だが、やはり簡単に答えを見つけることはできるはずもなかった…。
















と、突然陽菜は大事なことを思い出す。













−−学校!!!






陽菜は慌ててもと来た道を戻ろうとする。が、何か思い立ったように、動き出した足を、ぴたっと止める。

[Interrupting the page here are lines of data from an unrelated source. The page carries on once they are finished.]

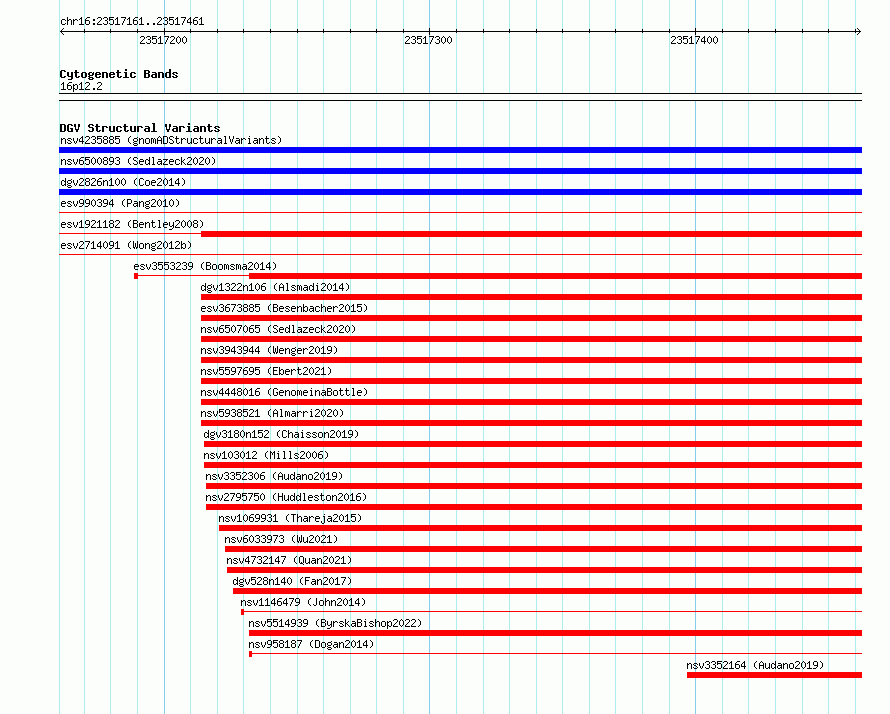 chr16:23517161..23517461

23517200

23517300

23517400

Cytogenetic Bands
16p12.2

DGV Structural Variants
nsv4235885 (gnomADStructuralVariants)
nsv6500893 (Sedlazeck2020)
dgv2826n100 (Coe2014)
esv990394 (Pang2010)
esv1921182 (Bentley2008)
esv2714091 (Wong2012b)
esv3553239 (Boomsma2014)
dgv1322n106 (Alsmadi2014)
esv3673885 (Besenbacher2015)
nsv6507065 (Sedlazeck2020)
nsv3943944 (Wenger2019)
nsv5597695 (Ebert2021)
nsv4448016 (GenomeinaBottle)
nsv5938521 (Almarri2020)
dgv3180n152 (Chaisson2019)
nsv103012 (Mills2006)
nsv3352306 (Audano2019)
nsv2795750 (Huddleston2016)
nsv1069931 (Thareja2015)
nsv6033973 (Wu2021)
nsv4732147 (Quan2021)
dgv528n140 (Fan2017)
nsv1146479 (John2014)
nsv5514939 (ByrskaBishop2022)
nsv958187 (Dogan2014)
nsv3352164 (Audano2019)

陽菜は再び方向転換すると、先程まで進んでいた、道の先をじっと見つめる。









…先に繋がってるかは分からない。

残り時間も限られている。









しかし陽菜は一歩を踏み出すことに決めた。



先のことは陽菜に分かるはずもない…。



















でも、

きっとこれは、


陽菜にとって

自分で見つけた



初めの一歩。




踏み込んだ勇気。






















−−間に合った…!!!!






陽菜は息も切れ切れに、校門の前を通過した。予鈴に遅れはしたものの、本鈴にはまだ間に合いそうだ。

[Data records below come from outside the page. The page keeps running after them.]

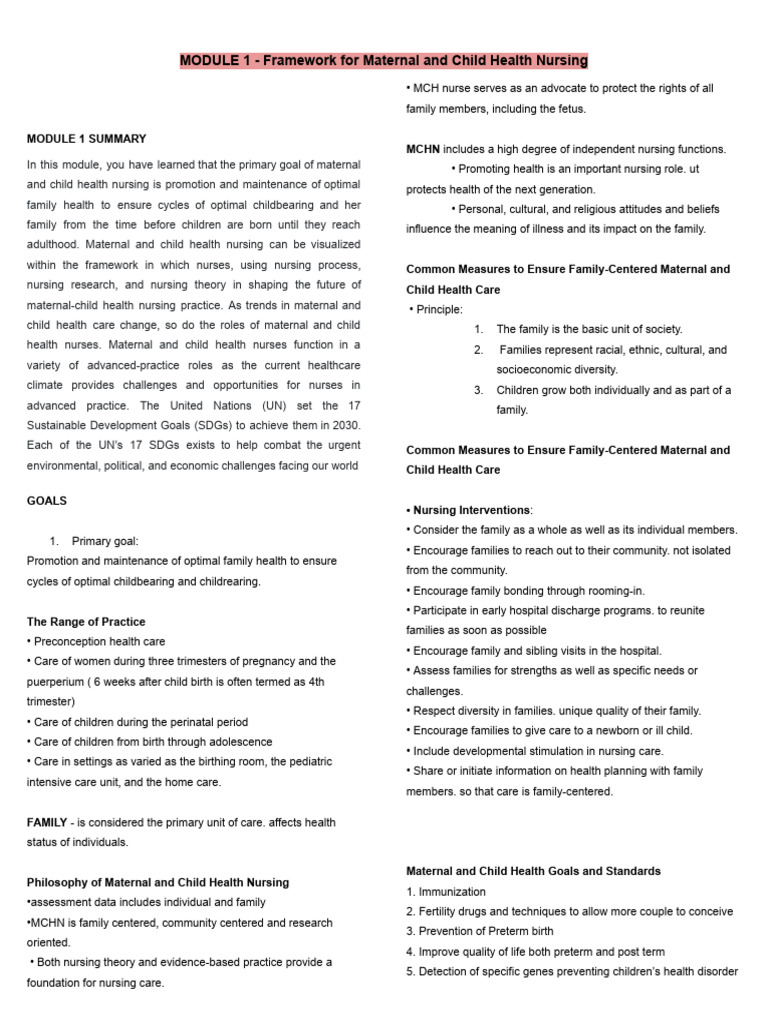 MODULE 1 - Framework for Maternal and Child Health Nursing

MODULE 1 SUMMARY

In this module, you have learned that the primary goal of maternal and child health nursing is promotion and maintenance of optimal family health to ensure cycles of optimal childbearing and her family from the time before children are born until they reach adulthood. Maternal and child health nursing can be visualized within the framework in which nurses, using nursing process, nursing research, and nursing theory in shaping the future of maternal-child health nursing practice. As trends in maternal and child health care change, so do the roles of maternal and child health nurses. Maternal and child health nurses function in a variety of advanced-practice roles as the current healthcare climate provides challenges and opportunities for nurses in advanced practice. The United Nations (UN) set the 17 Sustainable Development Goals (SDGs) to achieve them in 2030. Each of the UN's 17 SDGs exists to help combat the urgent environmental, political, and economic challenges facing our world

GOALS

1. Primary goal:
Promotion and maintenance of optimal family health to ensure cycles of optimal childbearing and childrearing.

The Range of Practice
• Preconception health care
• Care of women during three trimesters of pregnancy and the puerperium ( 6 weeks after child birth is often termed as 4th trimester)
• Care of children during the perinatal period
• Care of children from birth through adolescence
• Care in settings as varied as the birthing room, the pediatric intensive care unit, and the home care.

FAMILY - is considered the primary unit of care. affects health status of individuals.

Philosophy of Maternal and Child Health Nursing
•assessment data includes individual and family
•MCHN is family centered, community centered and research oriented.
• Both nursing theory and evidence-based practice provide a foundation for nursing care.
• MCH nurse serves as an advocate to protect the rights of all family members, including the fetus.

MCHN includes a high degree of independent nursing functions.
• Promoting health is an important nursing role. ut protects health of the next generation.
• Personal, cultural, and religious attitudes and beliefs influence the meaning of illness and its impact on the family.

Common Measures to Ensure Family-Centered Maternal and Child Health Care
• Principle:
1. The family is the basic unit of society.
2. Families represent racial, ethnic, cultural, and socioeconomic diversity.
3. Children grow both individually and as part of a family.

Common Measures to Ensure Family-Centered Maternal and Child Health Care

• Nursing Interventions:
• Consider the family as a whole as well as its individual members.
• Encourage families to reach out to their community. not isolated from the community.
• Encourage family bonding through rooming-in.
• Participate in early hospital discharge programs. to reunite families as soon as possible
• Encourage family and sibling visits in the hospital.
• Assess families for strengths as well as specific needs or challenges.
• Respect diversity in families. unique quality of their family.
• Encourage families to give care to a newborn or ill child.
• Include developmental stimulation in nursing care.
• Share or initiate information on health planning with family members. so that care is family-centered.

Maternal and Child Health Goals and Standards
1. Immunization
2. Fertility drugs and techniques to allow more couple to conceive
3. Prevention of Preterm birth
4. Improve quality of life both preterm and post term
5. Detection of specific genes preventing children's health disorder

陽菜は息を整えながら、靴箱に向かう。予鈴を過ぎただけあって、そこにはちらほらしか生徒はいなかった。靴を履き変える時にも気付いたのだが、クラスメイトは勿論のこと、同学年は誰一人としていない。

陽菜は小走りで階段を駆け上がった。






陽菜は自分のクラスに掛かっている、3−5という標識を見ながら、そのクラスの中に入って行った。

全員はそろってはいないものの、生徒はほとんど揃っていて、みんな席に着いて、ペチャクチャお喋りに夢中になっていた。

こっそり黒板の方を見てみるが、幸い教師はまだいない。




「おはよう、陽菜」




席に着いた陽菜に、一番に声をかけてきたのは由美だった。

腰の近くまである長い茶色の髪を、風になびかせながら優雅にやってきた。



「オハヨー」陽菜は抑揚の無い声で、棒読みで返事を返した。由美は、綺麗な歯を輝かせながらニッコリと笑う。


「陽菜、棒読みすぎだって!」



由美はさらに頬を緩ませた。



「それは悪うございました」



陽菜はペロっと舌を出して、おどけた表情をしてみせる。


「もう…!ところで…なんで今日あたしより遅かったの?」



遅れるから、先に行っててっていうメール…来なかった?


由美は不安そうな顔で尋ねる。


それに対して陽菜はいやいや、と手を振りながら答えた。




「まぁ…いろいろあってさ−−」



陽菜が由美に今朝のことを説明しようとした時だ。



「はいはい! 席に着く−−!!」



担任の芝香織しばかおりがずかずかと教室に入って来たのだった。




後でね、と由美は目線で合図を送ると、自分の席へと戻って行った。